The name “Palestine” never went away, either. For hundreds of years it was the name of the Roman and Byzantine province. The rabbis, too, used Palestine (Hebrew-Aramaic Palastini) in Midrash as both the name of the province and a name for the southern coastal plain. The Umayyads (the seventh to eighth century rulers of the Middle East) inherited it, in the form of Arabic Filasṭīn, as a province from the Romans and Byzantines. Afterwards it no longer served as the name of an administrative unit, but as a geographic term in common use, again for a fairly well-defined area: most of area west of the Jordan and south of Galilee, plus a small part of what’s now Jordan. Important writers who lived in Jerusalem, from Muqaddasi in the 10th century to Mujir al-Din in the 15th and beyond, all knew the term and used it repeatedly in this way. They were often even aware that the land was named in some way after the Philistines. The use of “Palestine” by people in all different classes and parts of the country continued to the end of the Ottoman period. The influential Jaffa-based Arabic newspaper named Filastin was first published in 1911 – prior to the British Mandate, not imposed by it. Familiar with both this modern use and classical texts, it is no wonder that people around the world routinely used Palestine to describe the land in this period, including Jews (alongside their other names for it).

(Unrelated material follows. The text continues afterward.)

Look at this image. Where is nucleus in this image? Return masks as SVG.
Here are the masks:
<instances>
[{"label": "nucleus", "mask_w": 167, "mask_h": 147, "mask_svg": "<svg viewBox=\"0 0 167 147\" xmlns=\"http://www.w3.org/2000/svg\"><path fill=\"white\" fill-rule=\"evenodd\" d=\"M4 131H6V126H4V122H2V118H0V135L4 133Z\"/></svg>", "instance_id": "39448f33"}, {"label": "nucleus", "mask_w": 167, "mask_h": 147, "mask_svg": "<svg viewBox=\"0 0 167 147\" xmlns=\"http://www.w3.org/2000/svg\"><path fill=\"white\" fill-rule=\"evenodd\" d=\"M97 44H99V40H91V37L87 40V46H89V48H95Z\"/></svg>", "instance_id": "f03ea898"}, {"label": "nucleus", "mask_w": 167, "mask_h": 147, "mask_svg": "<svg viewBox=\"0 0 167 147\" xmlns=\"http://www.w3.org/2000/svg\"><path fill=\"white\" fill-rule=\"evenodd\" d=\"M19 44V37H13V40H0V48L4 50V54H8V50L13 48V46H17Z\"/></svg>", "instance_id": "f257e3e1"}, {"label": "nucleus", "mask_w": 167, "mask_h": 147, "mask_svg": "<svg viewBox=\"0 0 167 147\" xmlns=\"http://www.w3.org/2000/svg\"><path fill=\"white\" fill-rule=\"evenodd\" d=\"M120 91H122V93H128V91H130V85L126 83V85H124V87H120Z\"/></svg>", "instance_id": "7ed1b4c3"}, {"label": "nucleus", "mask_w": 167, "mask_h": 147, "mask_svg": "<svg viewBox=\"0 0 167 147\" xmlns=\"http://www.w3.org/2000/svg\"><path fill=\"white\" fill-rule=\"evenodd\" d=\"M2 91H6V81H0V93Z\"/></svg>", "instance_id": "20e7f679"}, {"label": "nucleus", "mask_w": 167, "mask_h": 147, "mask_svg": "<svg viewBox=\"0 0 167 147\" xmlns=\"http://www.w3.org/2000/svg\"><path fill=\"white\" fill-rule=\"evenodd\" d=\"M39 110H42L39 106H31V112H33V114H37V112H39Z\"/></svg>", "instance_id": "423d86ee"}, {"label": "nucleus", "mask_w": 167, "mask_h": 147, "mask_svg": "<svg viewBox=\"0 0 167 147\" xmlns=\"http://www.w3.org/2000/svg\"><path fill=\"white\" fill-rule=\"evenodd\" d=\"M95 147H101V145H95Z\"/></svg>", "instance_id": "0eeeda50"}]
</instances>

So why do we think of these three names in such different ways? For Jews, Israel and Judea are “our” names, the names we originated in some way and preserved over some 3000 years. For most of the last 1900 of these, this has happened largely – but certainly not exclusively – in the Diaspora. Palestine became the primary name used by its inhabitants after the Roman province was renamed, and it is the name Arabs living in and around the country have continually used for more than a millennium. It is “their” name. But the land doesn’t discriminate; it continues to stand, together with all these names.